> **Aim of the exercise**
Copy out the rows below word for word, starting at the row that contains "Time of clock at [171,169,192,190]: 9:34" and ending at the final row, with both included. Omit the pictures from your answer.

> **Given records**
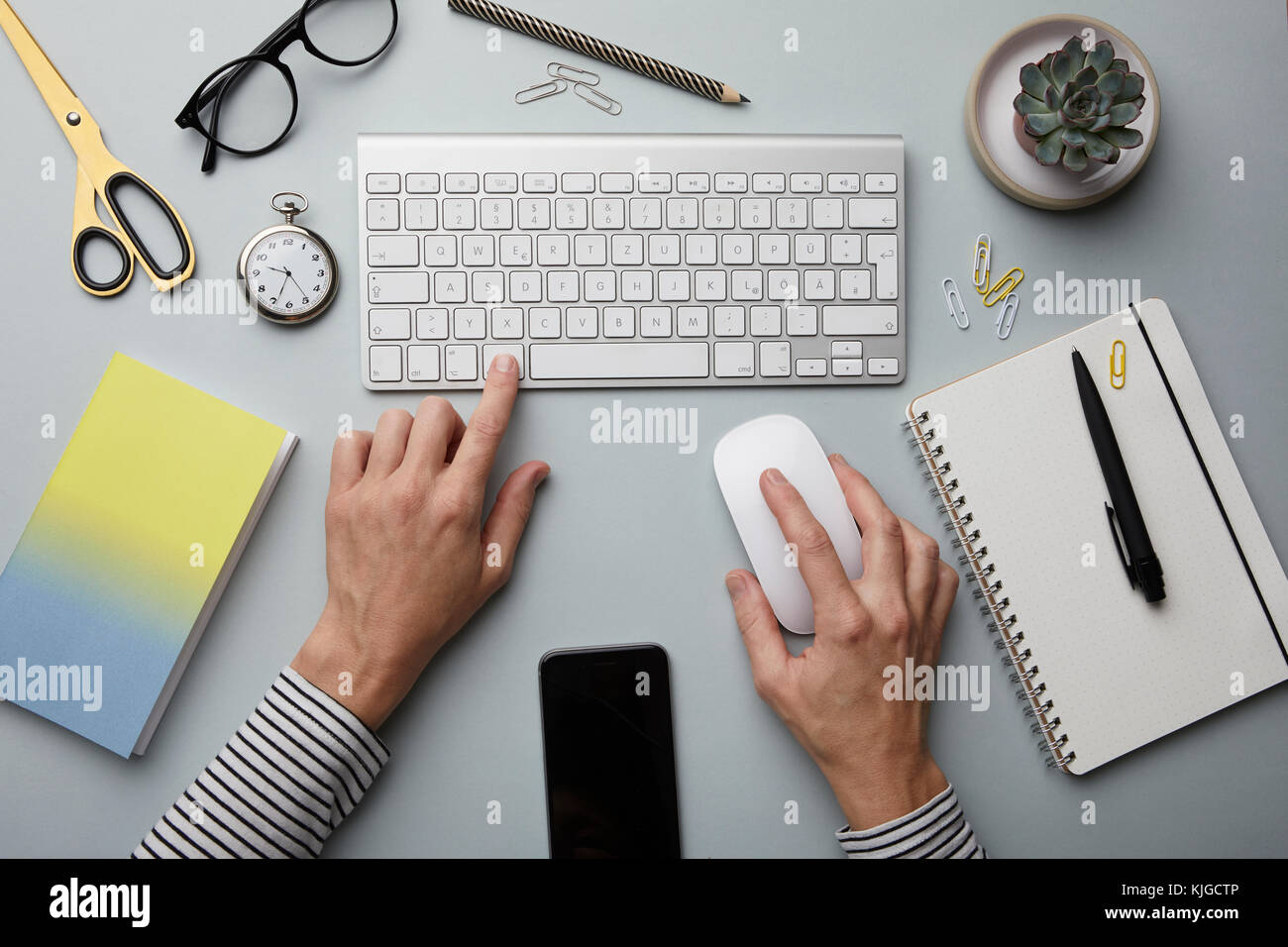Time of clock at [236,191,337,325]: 9:33
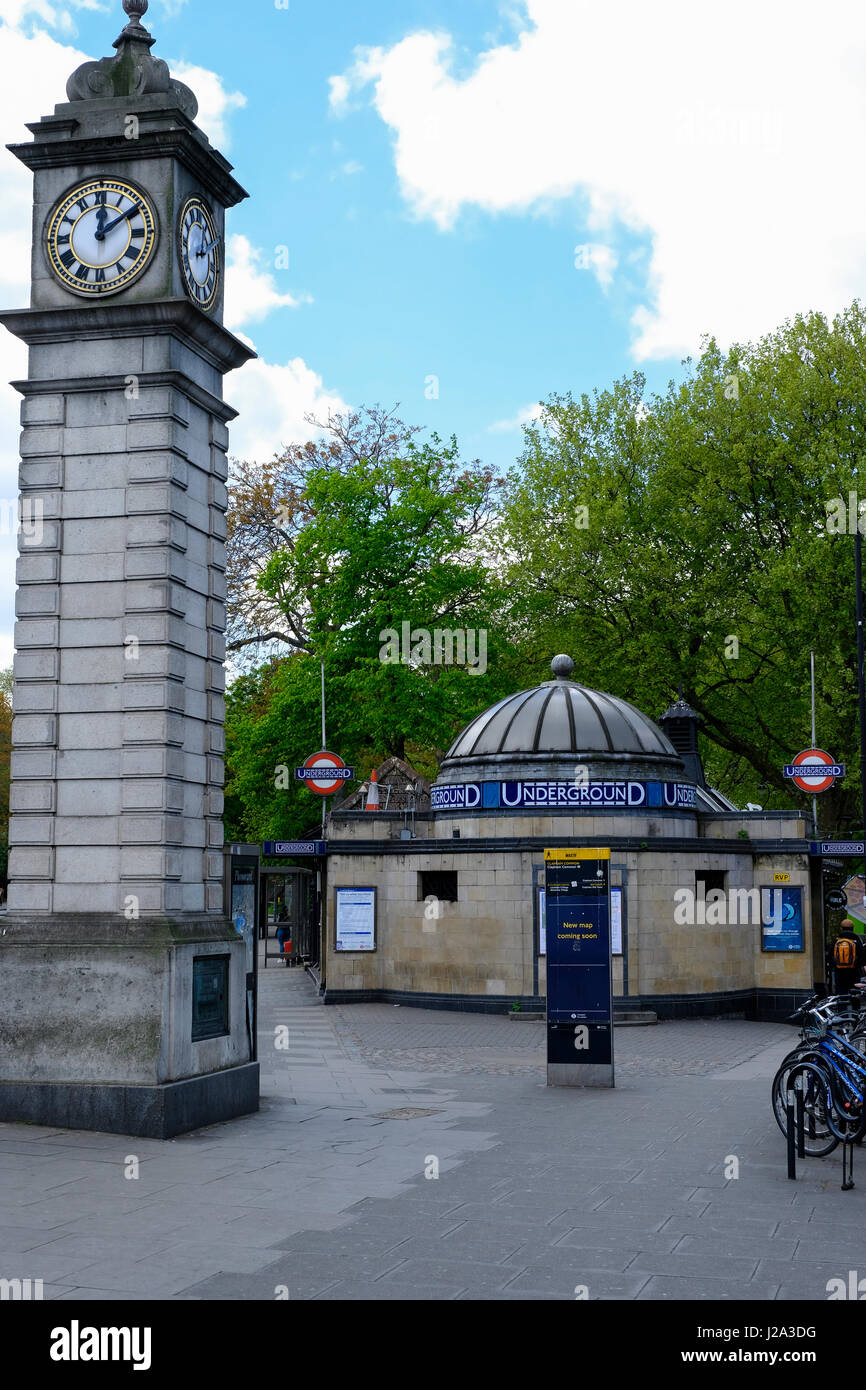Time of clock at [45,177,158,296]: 12:09
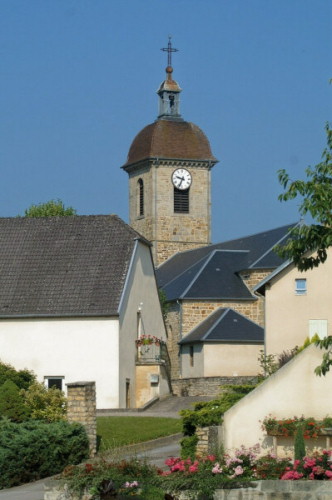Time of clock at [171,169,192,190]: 9:34
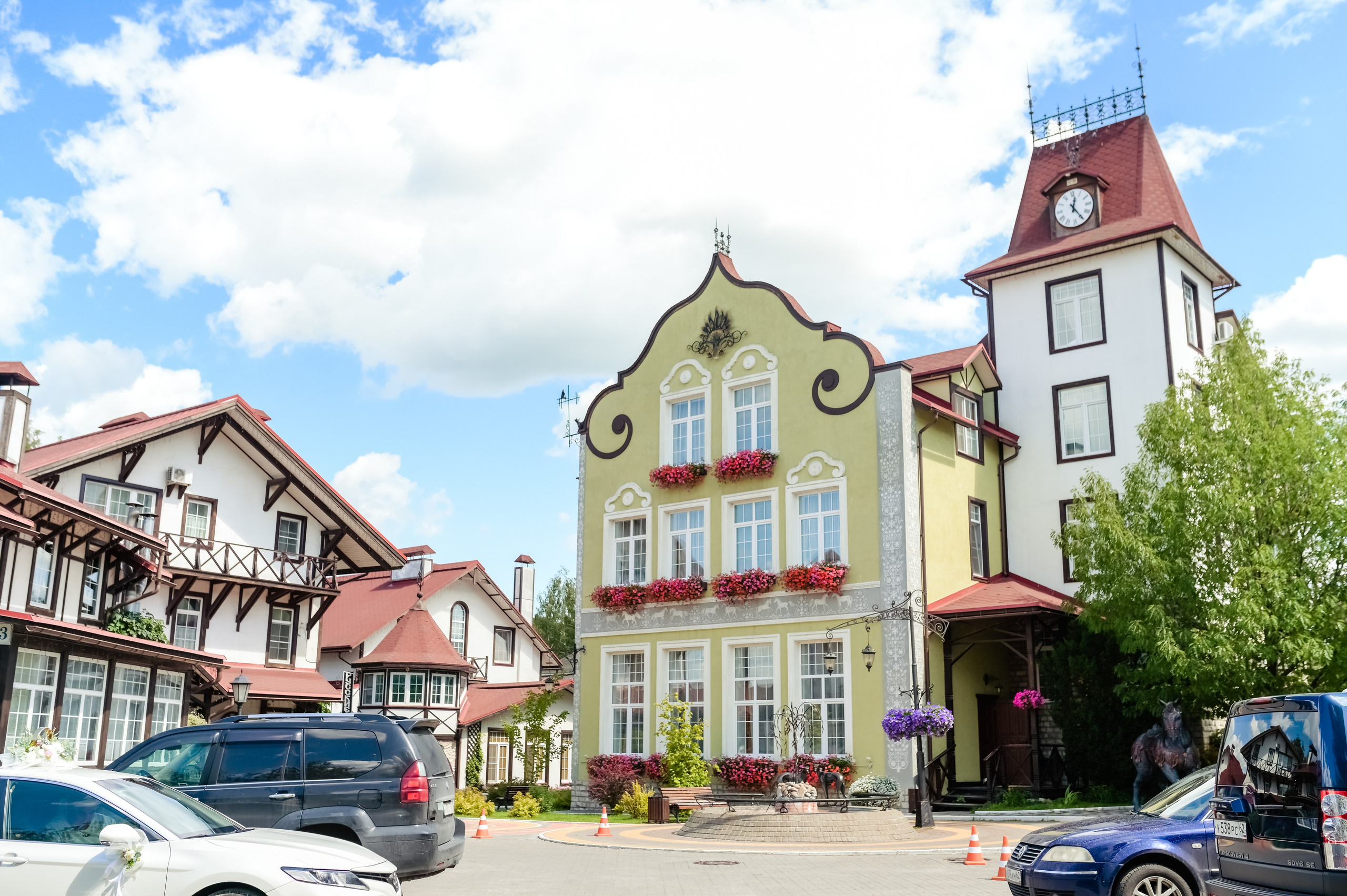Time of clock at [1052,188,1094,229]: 12:24
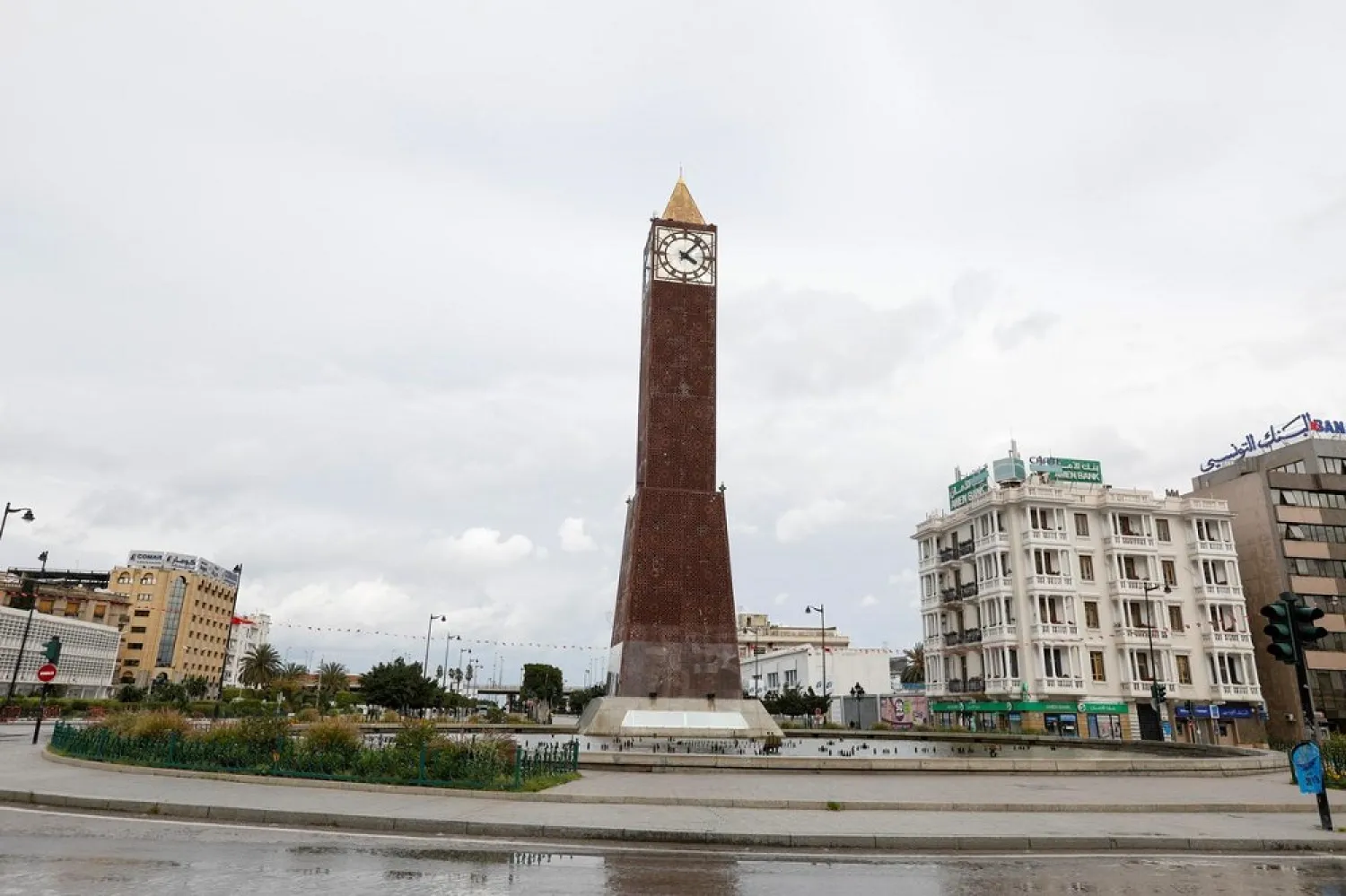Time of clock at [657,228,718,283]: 4:06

> **Task result**
Time of clock at [171,169,192,190]: 9:34
Time of clock at [1052,188,1094,229]: 12:24
Time of clock at [657,228,718,283]: 4:06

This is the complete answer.